Chuu Chee Fish: A Traditional Thai Dish with Kaeng Chuu Chee Curry Sauce
Chu Chee Fish is a delightful Thai dish featuring whole fish cooked in a rich kaeng chuu chee curry sauce with lime leaves. This dish is perfect as a main course in a Thai banquet or served with rice for a standalone meal. The combination of flavours from the curry paste, coconut milk, and lime leaves creates a unique taste that is distinctly Thai.
- 650 g whole bream or similar fish
- 1 metric cup vegetable oil (reserve 1 tablespoon for stir-frying curry paste)
- 1 teaspoon kaeng chu chee curry paste
- 6 dried Kaffir lime leaves
- 1 metric cup coconut milk
- 1 tablespoon fish sauce
- 1 teaspoon sugar
- Fresh cilantro for garnish
- 1 fresh red chile pepper, chopped

- Wok or large frying pan
- Tongs
- Serving plate
Procedure
- In a wok or large frying pan, heat most of the vegetable oil over high heat. Fry the fish until golden on one side, about 5 minutes.
- Lower the heat and gently turn the fish over using tongs.
- Increase the heat again and cook until the other side is golden. Carefully lift the fish onto a serving plate using tongs.
- In the same wok, stir-fry the curry paste and lime leaves in the remaining tablespoon of oil.
- Add coconut milk and fish sauce to the wok.
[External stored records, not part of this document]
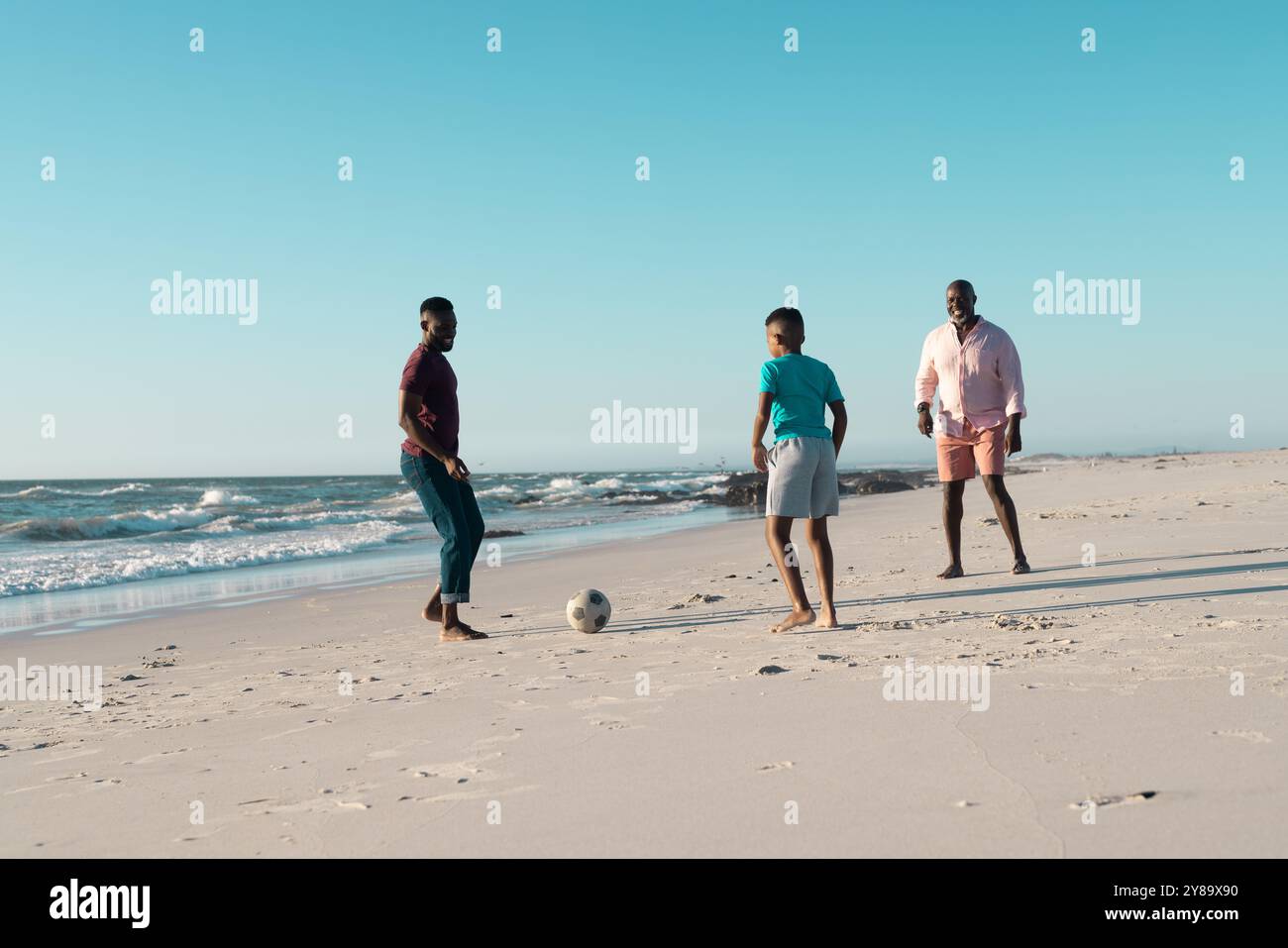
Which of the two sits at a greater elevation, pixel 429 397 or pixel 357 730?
pixel 429 397

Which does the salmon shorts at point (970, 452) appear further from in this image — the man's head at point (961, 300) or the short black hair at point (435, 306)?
the short black hair at point (435, 306)

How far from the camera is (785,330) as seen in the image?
5574 mm

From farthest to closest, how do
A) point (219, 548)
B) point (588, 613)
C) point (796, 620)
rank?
1. point (219, 548)
2. point (588, 613)
3. point (796, 620)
Simmer for about 5 minutes.
- Add sugar and simmer for another 5 minutes. Taste and adjust with extra coconut milk, fish sauce, or sugar if needed.
- Pour the sauce over the fish and garnish with cilantro and chopped chile peppers.
Nutritional Values
| Nutrient | Amount |
|---|---|
| Calories | 450 kcal |
| Protein | 35 g |
| Fat | 30 g |
| Saturated Fat | 10 g |
| Carbohydrates | 10 g |
| Sugar | 5 g |
| Sodium | 800 mg |
| Fibre | 2 g |
| Vitamin C | 15 mg |
| Calcium | 40 mg |
| Iron | 3 mg |
| Potasium | 400 mg |
This dish offers a delicious blend of flavours that are sure to impress. Remember to handle chile peppers carefully to avoid irritation. Enjoy your Chu Chee Fish with a side of steamed rice for a complete meal.